As for Bob's deposit adding a step:  I guess Bob-zero-deposit could remove a step if Bob posts his public key as part of his advertisement.  But Alice has to send Bob a message and receive confirmation from Bob that he's still selling the item, anyway.  Even if she expects 0 deposit from Bob, she doesn't want to dump her money into a 2-of-2 or 2-of-3 until she's sure that Bob hasn't already sold the item.

But arguably, if this all has to get dumped into a bunch of opaque binary transfers between clients.  At that point, I guess it doesn't really matter.  3 vs 4 is immaterial (right?). Unfortunately, networking is not my forte.  There's a reason I rewrote everything in Armory except for the networking (and of course, because it's big and scary).  I will have to defer the creation of the protocol to others, and then follow the implementation in Armory.  (like verifying a mathematical proof instead of proving it myself)

So, I think we're in agreement that the clients will have to communicate in some fashion.  How difficult will it be to setup the communication?  Will it require extra steps, such as one person sending the other their IP address?  Or an IRC name?    Then it sounds like the method we define in this thread will not be so sensitive to the number of "hops" unless each hop requires confirmation from the user.  But I think the client can be made to have the user click once what their preferences are, and then the client apply all operations in sequence as long as each step completes/verifies successfully.  If Bob doesn't sign the DISPUTE/MAD tx, the client will not broadcast the multi-sig, etc.    However, that comes with the risk that the client handshakes and processing sequence have a vuln in them...

So there's still questions about whether deposits are necessary (sound like yes, but may be 0% in some cases) and whether there is a LAZY_ALICE tx (sounds like yes, but need to have a dumb-user-capable way for Alice to MAD the money after Bob prematurely broadcasts it).

Is it possible the parties to an escrow could elect which party pays the fee?
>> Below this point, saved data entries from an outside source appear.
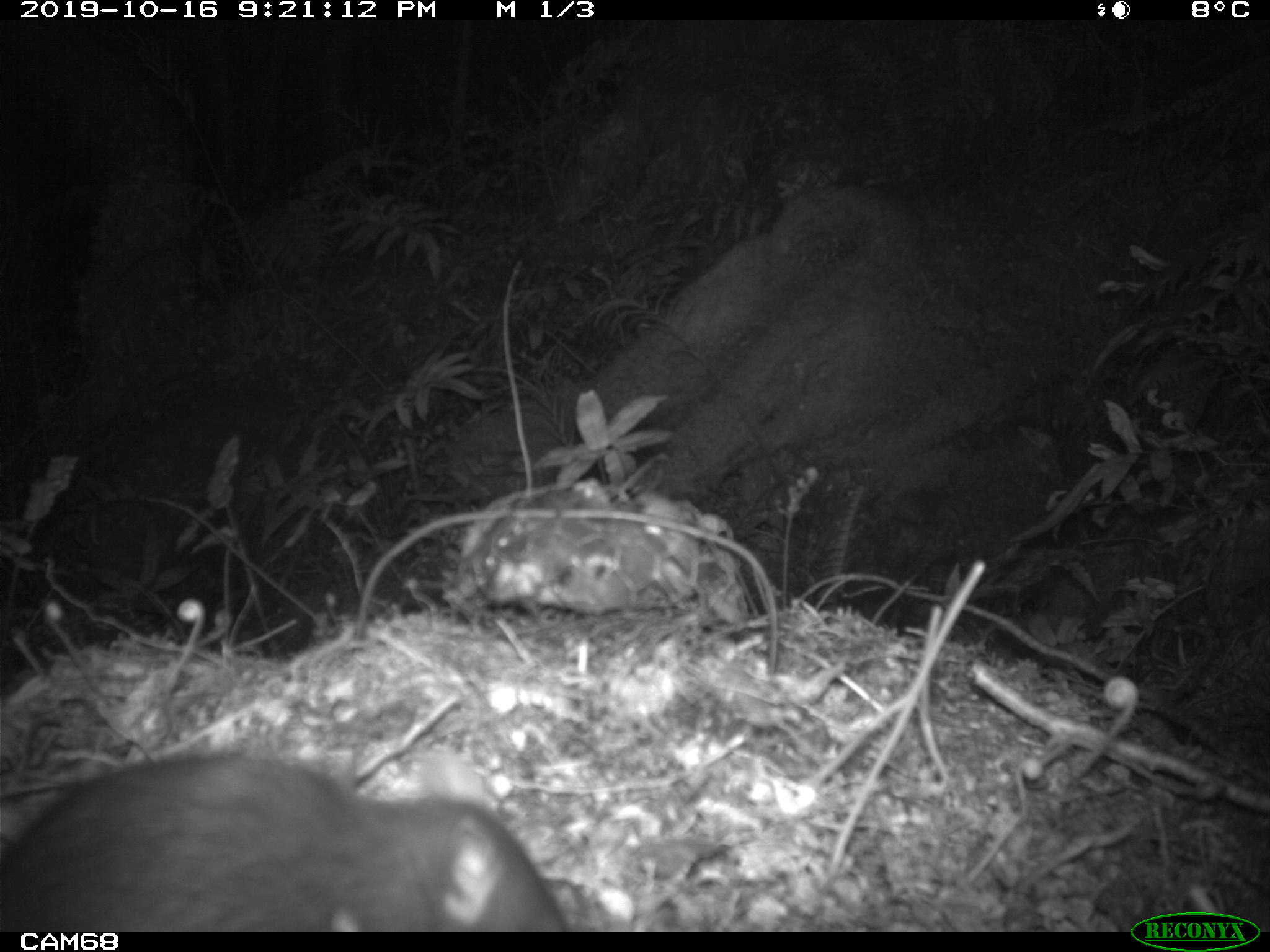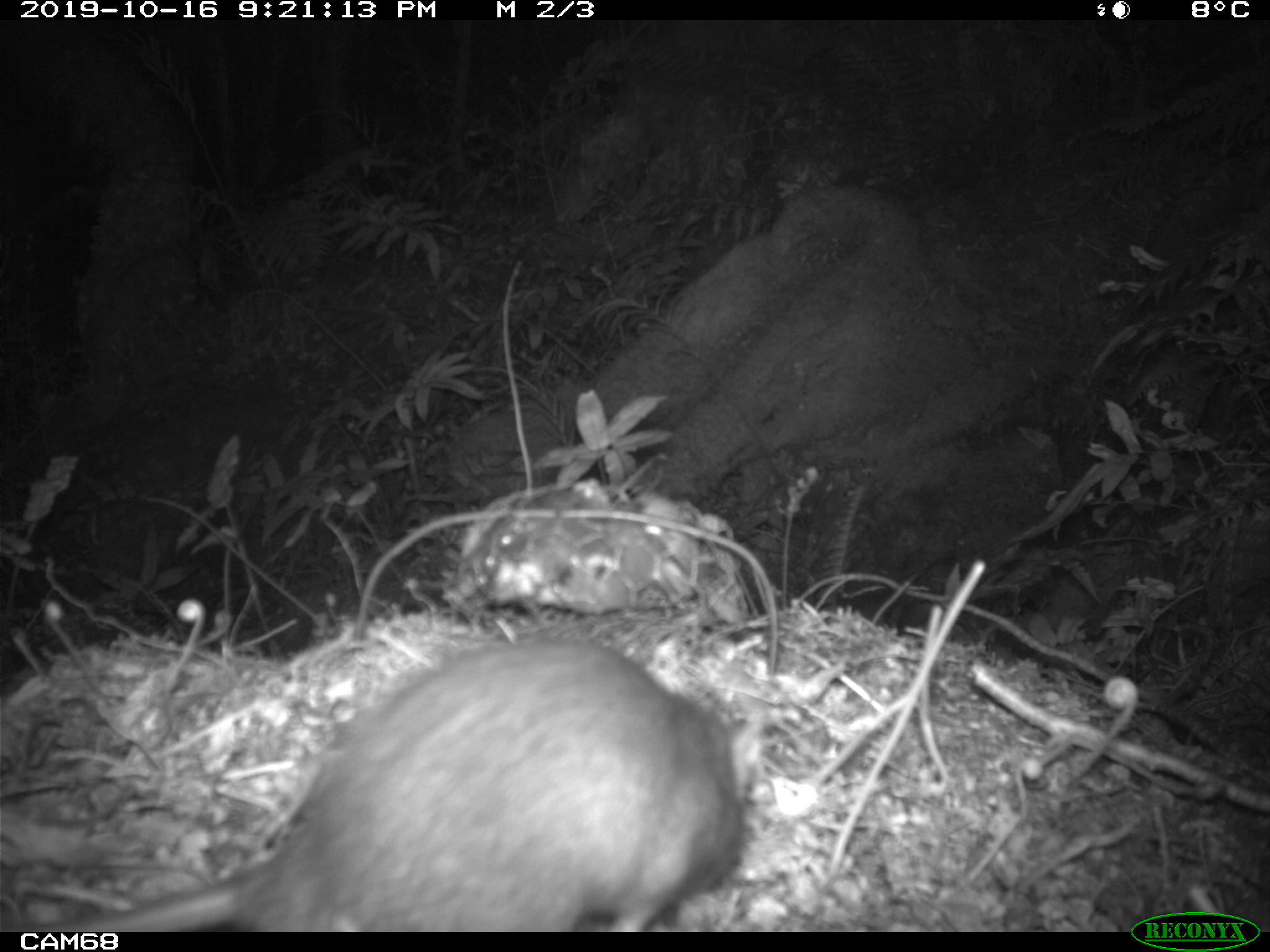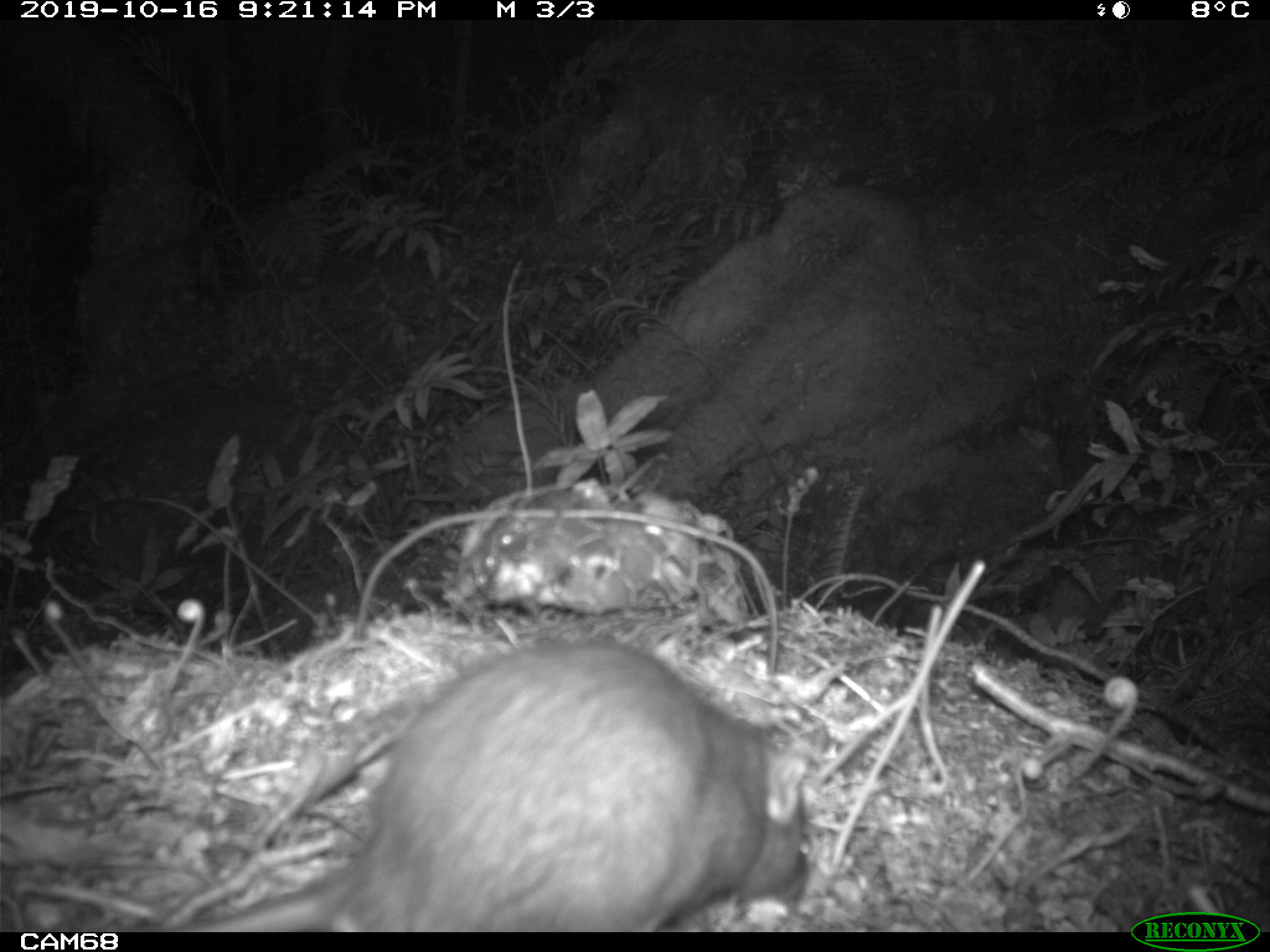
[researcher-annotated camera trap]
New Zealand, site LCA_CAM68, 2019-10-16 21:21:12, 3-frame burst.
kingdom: Animalia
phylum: Chordata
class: Mammalia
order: Rodentia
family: Muridae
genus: Rattus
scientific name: Rattus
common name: rat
Rat (Rattus).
Or split it.

etotheipi,

what is the state of that project?

I know that this topic is a bit out of date, but just in case you are still interested in a P2P Fiat-BTC exchange, I wanted to post an update of our project and announcement for our crowd funding campaign which will end in a few days (on February 9th).

Bitsquare released an alpha version in December and it can be tested at our regular testing sessions with other traders (testnet).
Today 17:00 CET we have such a session. Feel free to join us on our IRC channel #bitsquare-trading on Freenode.
Further information can be found here:
https://github.com/bitsquare/bitsquare/wiki/Bitsquare-WAN-Parties

Regarding the crowd funding campaign:
We are using Lighthouse as decentralized crowd funding solution to iteratively fund the development of every milestone, leading to a fully functional version 1.0.
The funding goal is 120 BTC for the next milestone and the campaign ends in a few days on February 9th. 
Please visit our web page for more details:
https://bitsquare.io/crowdfunding

If you like to support that project please help us to spread the word.

Best regards,
Manfred

I wish to have both with/without 3rd party escrow in all of the services.